= James Wodrow =

James Wodrow (1637-1707) was a minister of the Church of Scotland.

==Life==

He was born at Hill of Eaglesham on 2 January 1637 the fourth son of Robert Wodrow (1600-1672) and his wife Agnes Dunlop. His father was Chamberlain to the Earl of Eglinton.

James was educated at Eaglesham Parish School by John Tran who was later Professor of Philosophy at Glasgow University. James was then sent to Glasgow Grammar School and from there went to Glasgow University graduating MA in 1659.

He was licensed "privately" by nine Presbyterian ministers in Glasgow in February 1673 i.e. the process excluded church elders who were standardly involved in the choice of a minister. In November 1675, still lacking a patron, he became tutor to the family of the Duke of Hamilton.

In 1676 he was denounced by the Presbytery of Glasgow for failing to follow the citations of the Privy Council. He then disappears from records again until August 1688 when he was appointed preacher at the Markdaylay Meeting House in south Glasgow. Only in 1689 was he ordained as a minister, but this was to one of the city's most prestigious churches: the Outer High Kirk housed in Glasgow Cathedral. Four years later, in February 1692, he was Professor of Divinity at Glasgow University in place of Rev Prof James Wemyss DD. He remained in this post until death, but from 1705 was obliged to pay for an assistant.

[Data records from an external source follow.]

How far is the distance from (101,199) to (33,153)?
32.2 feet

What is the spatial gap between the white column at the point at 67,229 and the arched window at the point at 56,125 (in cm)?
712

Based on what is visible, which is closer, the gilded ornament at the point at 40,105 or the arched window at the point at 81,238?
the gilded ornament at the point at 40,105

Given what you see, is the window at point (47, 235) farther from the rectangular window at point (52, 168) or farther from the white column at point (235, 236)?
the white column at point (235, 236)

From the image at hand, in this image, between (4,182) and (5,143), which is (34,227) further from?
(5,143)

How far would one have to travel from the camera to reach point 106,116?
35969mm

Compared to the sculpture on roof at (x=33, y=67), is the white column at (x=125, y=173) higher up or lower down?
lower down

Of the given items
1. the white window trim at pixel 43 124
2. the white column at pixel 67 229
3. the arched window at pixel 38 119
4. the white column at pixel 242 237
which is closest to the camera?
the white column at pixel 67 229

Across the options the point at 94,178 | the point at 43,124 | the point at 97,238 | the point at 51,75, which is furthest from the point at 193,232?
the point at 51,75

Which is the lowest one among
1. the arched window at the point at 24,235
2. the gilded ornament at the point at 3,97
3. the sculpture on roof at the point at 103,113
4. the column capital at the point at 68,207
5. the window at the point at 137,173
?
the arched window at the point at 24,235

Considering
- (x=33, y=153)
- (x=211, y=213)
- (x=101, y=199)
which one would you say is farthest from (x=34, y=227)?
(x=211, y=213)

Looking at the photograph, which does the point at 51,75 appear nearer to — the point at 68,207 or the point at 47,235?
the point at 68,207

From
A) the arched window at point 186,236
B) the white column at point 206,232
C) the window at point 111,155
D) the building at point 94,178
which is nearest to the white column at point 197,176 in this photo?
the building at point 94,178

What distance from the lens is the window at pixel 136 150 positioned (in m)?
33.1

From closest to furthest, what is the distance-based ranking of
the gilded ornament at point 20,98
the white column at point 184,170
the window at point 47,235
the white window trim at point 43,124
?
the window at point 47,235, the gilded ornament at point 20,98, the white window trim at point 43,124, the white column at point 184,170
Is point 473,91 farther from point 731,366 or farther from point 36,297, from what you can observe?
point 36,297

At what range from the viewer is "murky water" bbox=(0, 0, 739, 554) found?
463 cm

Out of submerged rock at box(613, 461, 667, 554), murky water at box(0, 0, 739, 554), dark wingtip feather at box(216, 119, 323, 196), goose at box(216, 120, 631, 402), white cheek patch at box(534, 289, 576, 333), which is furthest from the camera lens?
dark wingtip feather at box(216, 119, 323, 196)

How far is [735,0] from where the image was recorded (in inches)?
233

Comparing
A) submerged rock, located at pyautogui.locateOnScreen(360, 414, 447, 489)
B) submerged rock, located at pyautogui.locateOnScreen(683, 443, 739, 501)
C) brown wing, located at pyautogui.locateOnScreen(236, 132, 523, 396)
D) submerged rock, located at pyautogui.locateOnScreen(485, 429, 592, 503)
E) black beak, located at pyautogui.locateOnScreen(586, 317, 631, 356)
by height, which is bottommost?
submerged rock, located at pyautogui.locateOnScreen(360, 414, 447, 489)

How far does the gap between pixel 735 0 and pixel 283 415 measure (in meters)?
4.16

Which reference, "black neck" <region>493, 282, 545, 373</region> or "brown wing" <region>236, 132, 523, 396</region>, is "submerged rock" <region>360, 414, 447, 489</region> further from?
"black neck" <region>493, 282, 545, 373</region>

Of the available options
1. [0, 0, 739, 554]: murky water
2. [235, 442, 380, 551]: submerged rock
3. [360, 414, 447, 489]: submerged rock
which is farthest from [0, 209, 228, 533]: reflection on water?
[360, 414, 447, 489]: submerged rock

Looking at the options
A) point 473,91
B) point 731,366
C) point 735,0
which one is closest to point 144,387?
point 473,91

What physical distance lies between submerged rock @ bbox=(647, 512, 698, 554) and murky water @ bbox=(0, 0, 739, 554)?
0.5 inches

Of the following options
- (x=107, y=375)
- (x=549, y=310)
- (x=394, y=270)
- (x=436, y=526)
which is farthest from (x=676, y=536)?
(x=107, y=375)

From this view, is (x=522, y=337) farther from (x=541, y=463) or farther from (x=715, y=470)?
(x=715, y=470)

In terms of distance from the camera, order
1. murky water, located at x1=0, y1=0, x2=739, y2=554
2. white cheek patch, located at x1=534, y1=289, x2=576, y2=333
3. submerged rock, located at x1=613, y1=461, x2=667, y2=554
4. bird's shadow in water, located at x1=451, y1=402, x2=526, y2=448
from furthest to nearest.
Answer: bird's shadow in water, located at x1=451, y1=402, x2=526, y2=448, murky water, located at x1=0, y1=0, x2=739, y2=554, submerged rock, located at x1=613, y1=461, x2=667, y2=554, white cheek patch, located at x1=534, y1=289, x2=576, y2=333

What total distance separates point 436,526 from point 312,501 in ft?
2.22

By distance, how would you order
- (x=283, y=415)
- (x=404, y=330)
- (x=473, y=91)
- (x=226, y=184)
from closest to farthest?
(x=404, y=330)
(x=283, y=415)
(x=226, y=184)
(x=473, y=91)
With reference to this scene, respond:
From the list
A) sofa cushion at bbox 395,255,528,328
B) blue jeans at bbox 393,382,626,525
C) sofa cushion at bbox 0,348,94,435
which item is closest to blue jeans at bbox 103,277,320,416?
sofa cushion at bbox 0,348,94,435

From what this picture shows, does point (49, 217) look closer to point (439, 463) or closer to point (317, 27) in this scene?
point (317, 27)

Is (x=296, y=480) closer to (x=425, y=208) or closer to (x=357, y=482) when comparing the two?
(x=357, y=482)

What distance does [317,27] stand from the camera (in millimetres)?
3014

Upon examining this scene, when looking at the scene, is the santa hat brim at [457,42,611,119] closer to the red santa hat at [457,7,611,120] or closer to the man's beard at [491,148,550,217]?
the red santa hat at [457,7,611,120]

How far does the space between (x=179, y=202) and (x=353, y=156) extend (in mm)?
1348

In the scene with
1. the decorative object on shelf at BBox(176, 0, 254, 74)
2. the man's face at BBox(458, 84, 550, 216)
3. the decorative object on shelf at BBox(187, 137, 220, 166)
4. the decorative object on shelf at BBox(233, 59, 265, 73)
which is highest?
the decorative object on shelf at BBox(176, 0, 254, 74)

He died on 25 September 1707.

==Family==

In 1673 he married Margaret Hair (d. 1688), widow of Hugh Dunlop. Their children included:

- Rev Alexander Wodrow (1674-1706), minister of the Tron Kirk in Glasgow
- Rev Robert Wodrow (1679-1734) historian

In 1692 James Wodrow married Janet Luke eldest daughter of John Luke and had two further children of which only one, John (b. 25 May 1695), lived until adulthood and became a physician ("Life of James Wodrow, AM" by Robert Wodrow, AM (his son) pp121). The footnote listed here is incorrect and conflates information. Best to also look at "Memorials of the Faculty of Physicians and Surgeons of Glasgow 1599 - 1850" by Alexander Duncan, BA pp251

There is direct line from James Wodrow, via his son John, to President Thomas Woodrow Wilson, 28th President of the United States.